For a faster inner loop, run individual targets:

```sh
task test:go # Go unit tests across the workspace
task test:go:cover # Go unit tests with coverage summary
task test:go:ci # what CI runs: race + coverage + JUnit
task test:docs # docs site unit tests (rehype plugins, etc.)
task test:ui # UI unit and component tests
task test:integration # Go HTTP/API integration suite against a running daemon
task test:e2e:integration # Playwright E2E against a real stack
```

`task test:integration` needs a daemon already listening on `localhost:8080`. It does not start the stack itself, and `task test` deliberately excludes it. Run it standalone against a cold machine and every HTTP test fails with `dial tcp [::1]:8080: connect: connection refused`. Bring the stack up first. The simplest path is:

```sh
task test:integration:coverage # brings the compose stack up --wait, runs the Go suite, then tears it down
```

Or run the explicit sequence that `task ci` uses:

```sh
task up -- -d --build --wait
task test:integration
task down
```

## Run a single Go package

The Taskfile's `test:go` target wraps `go test` across the workspace. For tight iteration on one package, `go test` directly is faster:

```sh
go test ./internal/sandbox/...
go test ./internal/cstore -run TestForwarder -v
go test ./internal/wrap -coverprofile=/tmp/cov.out
```

The `go.work` workspace handles module resolution; no manual `cd` required.

## Race detector

```sh
go test ./internal/sandbox -race
```

The sandbox package has the densest concurrency surface (per-invocation state, shared executor, audit emission). Run with `-race` whenever you change any of those paths. CI does the same automatically.

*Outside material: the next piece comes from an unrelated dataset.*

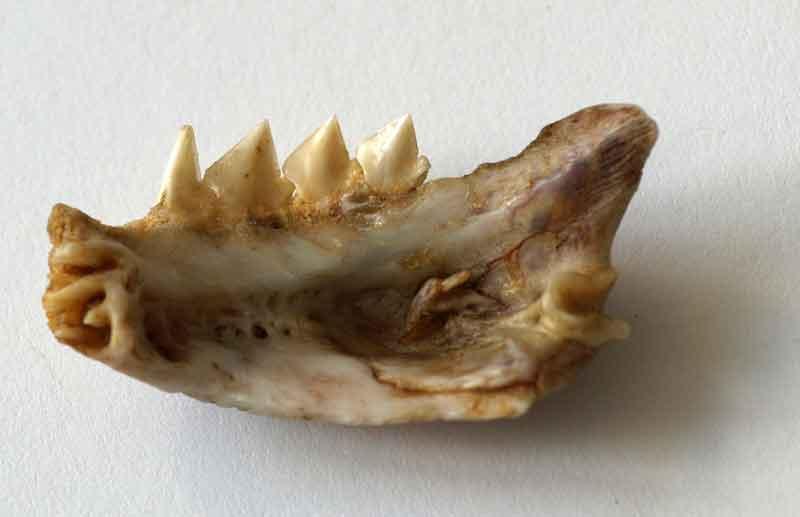Piranha Jawbone
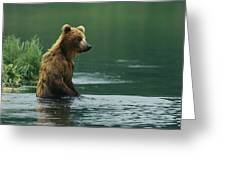 A Brown Bear Standing In Water Hunting Greeting Card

The race detector is a C runtime, so every `-race` task (`test:go:ci`, `test:integration`, `test:integration:coverage`, and the sandbox-integration targets) needs `CGO_ENABLED=1` plus a C compiler on `PATH`. macOS and Linux satisfy this out of the box once you have the Xcode Command Line Tools or your distro's `gcc`. On a stock Windows host Go defaults to `CGO_ENABLED=0` with no compiler present, so `go test -race` aborts with `exit status 2` before any test runs. Install MinGW-w64 (`scoop install mingw` or `choco install mingw`) and set `CGO_ENABLED=1`. CI's Windows runners already ship MinGW-w64 gcc, so this local setup matches CI rather than working around it. See [Building from Source](/development/building-from-source/) for the per-OS install commands.

## Coverage

The project doesn't pin a hard coverage threshold, but the convention is:

- **>80% on new code** is the working bar.
- **Don't chase metrics** on filesystem-error wrappers, concurrent-install race recovery, or other paths where the test fixture would be brittle and not catch real bugs. Tests should strengthen Aileron, not satisfy a metric.
- **Bug fixes need a regression test** that fails before the fix and passes after.

To see what's covered:

```sh
task test:go:cover
```

Or for a single package:

```sh
go test ./internal/cstore -coverprofile=/tmp/cov.out
go tool cover -func=/tmp/cov.out
go tool cover -html=/tmp/cov.out # opens an HTML report in the browser
```

## Linting

```sh
task lint # everything
task lint:go # go vet across the workspace
task lint:docs # docs site type-check
task lint:webapp # webapp type-check
```

`golangci-lint` is recommended but not required locally. CI runs `go vet` plus a stricter check.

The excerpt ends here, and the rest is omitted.